Le Premier ministre Luc Frieden avait fait cette allusion la semaine dernière au Parlement : « Je trouve ça bien de ne pas toujours le faire ouvertement. Ça permet de mieux se comprendre les uns les autres. » C’est ainsi qu’il a répondu à la députée verte Djuna Bernard, qui lui demandait quand aurait lieu la « table ronde sociale » que Luc Frieden avait annoncée pour « un avenir proche » lors de sa rencontre, mi-janvier, avec les présidents des syndicats OGBL et LCGB, Nora Back et Patrick Dury. Entre la mi-janvier et la semaine dernière, ces deux mois et demi d’« avenir proche » s’étaient transformés en passé.

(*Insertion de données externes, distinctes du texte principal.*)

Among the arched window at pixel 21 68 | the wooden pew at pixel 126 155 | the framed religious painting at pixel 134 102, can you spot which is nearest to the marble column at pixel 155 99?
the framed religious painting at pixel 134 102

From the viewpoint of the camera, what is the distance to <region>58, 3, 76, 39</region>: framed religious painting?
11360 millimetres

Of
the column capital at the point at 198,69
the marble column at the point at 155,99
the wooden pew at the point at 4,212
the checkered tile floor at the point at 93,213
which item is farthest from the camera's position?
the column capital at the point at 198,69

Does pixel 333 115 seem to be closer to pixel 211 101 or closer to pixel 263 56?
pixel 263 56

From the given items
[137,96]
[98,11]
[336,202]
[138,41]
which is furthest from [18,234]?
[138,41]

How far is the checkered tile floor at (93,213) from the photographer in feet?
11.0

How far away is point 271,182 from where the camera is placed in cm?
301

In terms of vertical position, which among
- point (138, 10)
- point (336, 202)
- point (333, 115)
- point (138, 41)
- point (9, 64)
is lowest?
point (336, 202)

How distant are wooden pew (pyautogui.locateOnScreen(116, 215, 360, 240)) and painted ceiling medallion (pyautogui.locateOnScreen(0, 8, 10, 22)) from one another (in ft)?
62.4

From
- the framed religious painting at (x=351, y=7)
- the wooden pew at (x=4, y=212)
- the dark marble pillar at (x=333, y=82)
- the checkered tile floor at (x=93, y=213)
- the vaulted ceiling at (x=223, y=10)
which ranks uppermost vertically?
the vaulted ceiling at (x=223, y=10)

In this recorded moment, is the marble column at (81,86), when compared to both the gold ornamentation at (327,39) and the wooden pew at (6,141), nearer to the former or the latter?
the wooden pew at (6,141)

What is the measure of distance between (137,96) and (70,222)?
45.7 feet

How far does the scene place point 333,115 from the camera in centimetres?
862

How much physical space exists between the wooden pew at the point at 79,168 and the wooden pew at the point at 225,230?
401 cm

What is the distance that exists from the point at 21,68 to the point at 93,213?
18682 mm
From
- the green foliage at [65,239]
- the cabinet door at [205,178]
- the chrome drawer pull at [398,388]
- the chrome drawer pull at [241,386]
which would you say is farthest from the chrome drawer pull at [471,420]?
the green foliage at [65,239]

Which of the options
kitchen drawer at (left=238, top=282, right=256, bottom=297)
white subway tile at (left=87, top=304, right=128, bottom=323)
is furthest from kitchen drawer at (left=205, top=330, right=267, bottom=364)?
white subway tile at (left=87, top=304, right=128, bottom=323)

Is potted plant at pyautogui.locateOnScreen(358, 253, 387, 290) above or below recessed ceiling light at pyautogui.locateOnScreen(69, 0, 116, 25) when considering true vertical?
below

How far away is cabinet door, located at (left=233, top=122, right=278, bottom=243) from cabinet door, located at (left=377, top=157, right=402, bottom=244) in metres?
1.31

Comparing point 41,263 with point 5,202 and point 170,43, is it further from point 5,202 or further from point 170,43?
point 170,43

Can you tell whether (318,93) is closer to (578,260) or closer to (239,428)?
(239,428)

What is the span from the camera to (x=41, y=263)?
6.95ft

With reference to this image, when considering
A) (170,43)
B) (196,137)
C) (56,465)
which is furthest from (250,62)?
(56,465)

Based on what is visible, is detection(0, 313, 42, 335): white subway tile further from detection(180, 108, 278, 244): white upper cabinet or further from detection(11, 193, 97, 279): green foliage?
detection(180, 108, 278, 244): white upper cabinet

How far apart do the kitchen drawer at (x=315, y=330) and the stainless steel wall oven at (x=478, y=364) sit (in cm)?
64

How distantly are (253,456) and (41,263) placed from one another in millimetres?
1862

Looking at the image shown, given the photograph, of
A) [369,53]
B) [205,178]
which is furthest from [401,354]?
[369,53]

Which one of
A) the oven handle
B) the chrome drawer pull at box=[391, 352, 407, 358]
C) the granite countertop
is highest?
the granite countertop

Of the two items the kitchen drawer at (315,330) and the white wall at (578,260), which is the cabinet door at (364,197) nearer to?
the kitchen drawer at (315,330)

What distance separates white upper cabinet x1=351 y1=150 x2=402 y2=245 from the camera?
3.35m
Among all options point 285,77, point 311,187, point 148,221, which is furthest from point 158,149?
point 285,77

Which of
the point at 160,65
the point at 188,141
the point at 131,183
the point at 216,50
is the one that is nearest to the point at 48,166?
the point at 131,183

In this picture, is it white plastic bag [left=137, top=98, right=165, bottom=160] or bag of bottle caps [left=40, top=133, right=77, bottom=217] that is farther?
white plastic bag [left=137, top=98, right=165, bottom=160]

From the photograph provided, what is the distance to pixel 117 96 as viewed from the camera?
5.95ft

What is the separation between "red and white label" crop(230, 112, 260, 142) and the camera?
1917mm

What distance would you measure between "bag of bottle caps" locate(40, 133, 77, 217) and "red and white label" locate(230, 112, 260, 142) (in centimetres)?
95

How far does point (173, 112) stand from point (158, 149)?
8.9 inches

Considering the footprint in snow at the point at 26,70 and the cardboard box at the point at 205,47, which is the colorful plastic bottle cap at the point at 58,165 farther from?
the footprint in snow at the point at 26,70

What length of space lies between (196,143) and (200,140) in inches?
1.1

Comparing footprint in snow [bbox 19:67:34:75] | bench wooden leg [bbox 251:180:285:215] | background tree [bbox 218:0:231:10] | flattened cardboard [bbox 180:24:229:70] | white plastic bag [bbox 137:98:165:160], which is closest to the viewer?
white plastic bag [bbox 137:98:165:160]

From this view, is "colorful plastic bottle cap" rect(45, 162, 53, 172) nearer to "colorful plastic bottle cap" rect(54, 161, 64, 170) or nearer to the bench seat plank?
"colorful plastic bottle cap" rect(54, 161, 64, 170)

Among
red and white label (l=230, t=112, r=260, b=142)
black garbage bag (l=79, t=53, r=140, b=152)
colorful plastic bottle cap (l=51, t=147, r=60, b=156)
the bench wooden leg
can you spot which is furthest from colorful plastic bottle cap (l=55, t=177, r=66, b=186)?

Comme le Premier ministre préfère agir de manière informelle, la table ronde sociale se réunit déjà, sans que cela ait été rendu public. Le ministère d’État informe le pays que, « depuis quelques semaines », des réunions ont lieu entre Luc Frieden, l’OGBL et le LCGB, ainsi que l’Union des employeurs luxembourgeois (UEL), « tant en bilatéral qu’à trois ». Il s’agit de réunions de travail visant à écouter les différentes positions et à échanger des points de vue. « Notamment sur le système des conventions collectives et les aspects qui y sont liés. » Les discussions évoluent dans une « bonne direction », mais ne sont pas encore terminées.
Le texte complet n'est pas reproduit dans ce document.